Elevenlabs has been around for a while now. Genie has been out of the bottle for a bit, and the sooner the notion that anything digital can be easily faked seeps into the wider consciousness the better. Trust nothing.
I've seen some prank calls (a YouTuber cloned Tucker Carlson's voice and called Alex Jones) but he just had a sound bank with a few pre-generated lines and it fell apart pretty quickly.
At least for now there's too much lag to do a real time conversation with a cloned voice.
Speech to Text > LLM Response > Generate Audio
If that time can shrink to subsecond, I think there'll be madness. (Specifically thinking of romance scammers)
At last summer's WeAreDevelopers World Congress in Berlin, one of the talks I went to was by someone who did this with their own voice, to better respond to (really long?) WhatsApp messages they kept getting.
It worked a bit too well, as it could parse the sound file and generate a complete response faster than real-time, leading people to ask if he'd actually listened to the messages they sent him.
Also they had trouble believing him when he told them how he'd done it.
Believe it or not, this is how much of the population saw The Internet when it first came close to being mainstream. Everyone and their mother said "Don't believe anything you read on the cybernet", which ended up ironic as everyone and their mother ended up being the ones to believe anything on the cybernet anyways.
> everyone will live in a warped and fragile alternate reality that no one can agree on.
How is this any different from today? The various corners of the internet (which is mostly divided by languages: English, Russian, Spanish, Chinese and Portuguese) already have these vastly different realities and ground-truths.
I'm sure we could survive another Internet-Winter where people trust everything a bit less than today.

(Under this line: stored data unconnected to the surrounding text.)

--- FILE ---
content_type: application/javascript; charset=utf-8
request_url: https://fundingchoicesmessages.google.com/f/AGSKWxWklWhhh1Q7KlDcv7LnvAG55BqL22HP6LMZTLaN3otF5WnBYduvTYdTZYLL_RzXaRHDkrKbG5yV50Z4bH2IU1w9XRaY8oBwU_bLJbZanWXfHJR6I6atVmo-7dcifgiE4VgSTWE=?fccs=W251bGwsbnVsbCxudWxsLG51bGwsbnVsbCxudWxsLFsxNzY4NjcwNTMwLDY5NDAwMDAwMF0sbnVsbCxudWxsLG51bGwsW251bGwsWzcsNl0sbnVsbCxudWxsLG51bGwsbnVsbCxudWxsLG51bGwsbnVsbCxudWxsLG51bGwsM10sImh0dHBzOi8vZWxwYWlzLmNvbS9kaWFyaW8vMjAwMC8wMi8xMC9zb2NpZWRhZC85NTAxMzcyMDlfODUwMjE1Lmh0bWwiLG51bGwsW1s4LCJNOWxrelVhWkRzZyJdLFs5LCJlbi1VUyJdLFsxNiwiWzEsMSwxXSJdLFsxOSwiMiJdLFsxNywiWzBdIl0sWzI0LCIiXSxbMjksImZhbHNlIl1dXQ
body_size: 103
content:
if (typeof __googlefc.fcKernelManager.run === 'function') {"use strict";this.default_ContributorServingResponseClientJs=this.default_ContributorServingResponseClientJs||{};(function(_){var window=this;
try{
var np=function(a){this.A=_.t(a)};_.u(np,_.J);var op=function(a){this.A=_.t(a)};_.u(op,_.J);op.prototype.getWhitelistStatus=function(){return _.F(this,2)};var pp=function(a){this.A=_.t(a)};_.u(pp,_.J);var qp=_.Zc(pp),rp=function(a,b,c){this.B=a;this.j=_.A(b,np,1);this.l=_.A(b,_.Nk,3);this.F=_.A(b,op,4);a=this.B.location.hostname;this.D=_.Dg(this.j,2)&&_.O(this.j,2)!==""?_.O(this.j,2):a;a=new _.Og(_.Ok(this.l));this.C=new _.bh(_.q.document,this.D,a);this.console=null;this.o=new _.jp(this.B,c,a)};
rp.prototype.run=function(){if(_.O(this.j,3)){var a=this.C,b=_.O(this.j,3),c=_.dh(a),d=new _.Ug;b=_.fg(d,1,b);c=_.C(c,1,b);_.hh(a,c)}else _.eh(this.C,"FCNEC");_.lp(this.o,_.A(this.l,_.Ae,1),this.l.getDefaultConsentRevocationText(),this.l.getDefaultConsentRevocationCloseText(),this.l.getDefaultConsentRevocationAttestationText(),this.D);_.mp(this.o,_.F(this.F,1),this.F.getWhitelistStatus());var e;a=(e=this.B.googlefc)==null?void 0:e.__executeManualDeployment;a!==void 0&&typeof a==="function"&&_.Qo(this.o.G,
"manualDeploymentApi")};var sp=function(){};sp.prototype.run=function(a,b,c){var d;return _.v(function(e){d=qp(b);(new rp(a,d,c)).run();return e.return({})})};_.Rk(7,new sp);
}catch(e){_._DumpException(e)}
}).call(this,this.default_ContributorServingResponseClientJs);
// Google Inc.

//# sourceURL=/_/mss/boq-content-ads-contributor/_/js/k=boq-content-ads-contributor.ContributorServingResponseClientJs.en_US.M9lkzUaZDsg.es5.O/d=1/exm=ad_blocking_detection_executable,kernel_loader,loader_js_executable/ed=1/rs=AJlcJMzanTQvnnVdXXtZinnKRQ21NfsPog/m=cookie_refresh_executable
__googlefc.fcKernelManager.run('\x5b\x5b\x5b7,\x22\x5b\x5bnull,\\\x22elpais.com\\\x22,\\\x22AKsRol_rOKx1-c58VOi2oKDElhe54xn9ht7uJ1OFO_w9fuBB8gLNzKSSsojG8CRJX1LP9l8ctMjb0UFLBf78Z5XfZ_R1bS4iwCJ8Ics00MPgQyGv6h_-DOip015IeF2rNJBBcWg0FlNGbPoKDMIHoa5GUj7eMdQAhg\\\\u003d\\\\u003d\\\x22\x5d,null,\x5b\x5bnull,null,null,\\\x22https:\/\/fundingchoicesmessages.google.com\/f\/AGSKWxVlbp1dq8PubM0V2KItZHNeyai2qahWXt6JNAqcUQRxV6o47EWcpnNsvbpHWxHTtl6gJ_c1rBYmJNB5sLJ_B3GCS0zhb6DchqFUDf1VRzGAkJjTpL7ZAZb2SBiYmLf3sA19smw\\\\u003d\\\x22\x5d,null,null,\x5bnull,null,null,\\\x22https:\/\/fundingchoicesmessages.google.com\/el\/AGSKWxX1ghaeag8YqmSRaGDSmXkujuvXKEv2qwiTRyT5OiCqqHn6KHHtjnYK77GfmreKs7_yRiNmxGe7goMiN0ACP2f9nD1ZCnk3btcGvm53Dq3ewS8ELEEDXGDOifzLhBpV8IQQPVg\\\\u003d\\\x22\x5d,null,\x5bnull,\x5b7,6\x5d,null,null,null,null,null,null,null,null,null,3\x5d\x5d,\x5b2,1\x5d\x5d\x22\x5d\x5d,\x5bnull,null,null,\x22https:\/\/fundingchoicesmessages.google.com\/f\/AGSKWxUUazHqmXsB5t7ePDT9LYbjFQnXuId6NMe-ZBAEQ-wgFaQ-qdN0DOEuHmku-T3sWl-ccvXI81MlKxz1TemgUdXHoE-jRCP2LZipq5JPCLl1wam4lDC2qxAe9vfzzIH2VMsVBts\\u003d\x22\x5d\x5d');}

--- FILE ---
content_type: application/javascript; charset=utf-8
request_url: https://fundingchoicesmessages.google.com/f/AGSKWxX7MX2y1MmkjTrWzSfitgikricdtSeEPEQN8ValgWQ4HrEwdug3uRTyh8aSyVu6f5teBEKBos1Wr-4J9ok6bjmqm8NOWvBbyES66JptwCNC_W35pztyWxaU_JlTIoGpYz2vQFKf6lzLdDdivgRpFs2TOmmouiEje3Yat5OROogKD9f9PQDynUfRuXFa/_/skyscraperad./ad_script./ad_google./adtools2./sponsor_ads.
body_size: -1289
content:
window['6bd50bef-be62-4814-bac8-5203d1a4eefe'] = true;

It's vastly different than today because today (or at least a few years ago), I could trust videos and voices delivered digitally. I can't do that anymore.
How long has society had voice and video delivered digitally? We managed to survive fine before we had it.
If it now becomes impossible to trust a voice received through the internet without being connected to a verified telephone number I don't know how that can be classified as society-changing.
Technology and society will adapt, just as we adapted encryption to verify credentials and secure banking data online, we'll end up with a validation signal for video and audio.